Talentscout als sozialer Pate

Manchmal erzählen ihm die Schüler auch private Sachen, etwa Schwierigkeiten in einer Liebesbeziehung oder Probleme mit den Eltern. Dies können Hemmfaktoren auf dem Weg der jungen Menschen sein. „Ich höre ihnen zu, sage aber auch, wir machen weiter, um das persönliche Ziel nicht aus den Augen zu verlieren“, so Bakir. Er schaut, welche Möglichkeiten sich seinen Schützlingen bieten, etwa ein Stipendium oder ein Auslandsaufenthalt während einer Ausbildung, was viele nicht wissen.
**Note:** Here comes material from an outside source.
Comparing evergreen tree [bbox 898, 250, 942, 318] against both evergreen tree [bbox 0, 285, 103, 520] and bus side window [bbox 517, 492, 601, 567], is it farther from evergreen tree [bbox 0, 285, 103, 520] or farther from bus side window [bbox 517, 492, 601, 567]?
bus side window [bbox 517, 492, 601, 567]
Viele trauen sich diese Optionen gar nicht zu – obwohl sie die Voraussetzungen erfüllen, weil sie sich nebenbei etwa ehrenamtlich engagieren.

Fragen wie das Aufsetzen einer Bewerbung

Es geht aber auch um Fragen wie Bafög oder das Aufsetzen einer Bewerbung. Der Talentscout gibt Anstöße. „Wir bringen den Stein ins Rollen, für den Weg entscheiden sich die Schüler alleine“, betont Bakir. Niemand sei später von ihm abhängig, weil er unsicher durchs Leben geht. Selbstständigkeit sei immer das Ziel.
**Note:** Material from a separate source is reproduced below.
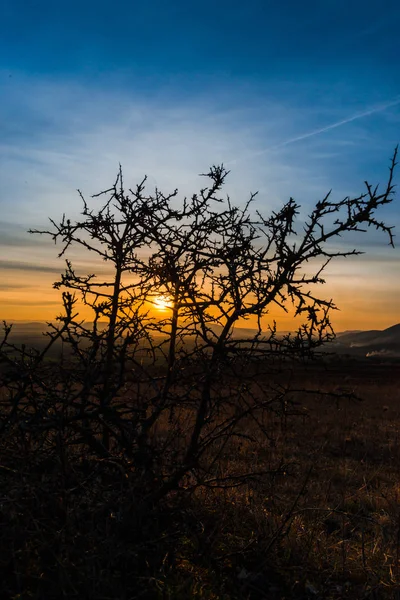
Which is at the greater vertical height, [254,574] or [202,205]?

Die Schüler geben Bakir viel zurück, er ist stolz auf sie und spürt die Dankbarkeit. „Am schönsten ist es, wenn die Ex-Schüler später im Beruf jungen Schülern in Form eines Praktikums Einblicke ins Berufsleben zu geben“, erzählt Bakir.

Einjährige Ausbildung mit Seminaren und Workshops

© Michael Korte

Talentscout können viele Menschen werden. Vor allem diejenigen, die sich gut in andere Personen hineinversetzen können und ihnen somit beratend zur Seite stehen. Sie durchlaufen eine einjährige Ausbildung mit Workshops und Seminaren.

In Nordrhein-Westfalen gibt es derzeit rund 60 Talentscouts, die über 17 Hochschulen an 300 Schulen mit einer Oberstufe eingesetzt sind. Schätzungsweise 10 000 Schüler profitieren aktuell von dem Beratungsangebot. Wer soziale Fähigkeiten mitbringt, ist besonders geeignet. Aber im NRW sind momentan beispielsweise auch Informatiker, Wirtschaftswissenschaftler oder eine Designerin Talentscout.

In Gelsenkirchen sind die Scouts an acht Schulen unterwegs: Gesamtschule Berger Feld, ev. Gesamtschule Bismarck, Gesamtschule Buer-Mitte, Gesamtschule Horst, Gesamtschule Ückendorf, Grillo-Gymnasium, Berufskolleg Königstraße und Weiterbildungskolleg Emscher-Lippe.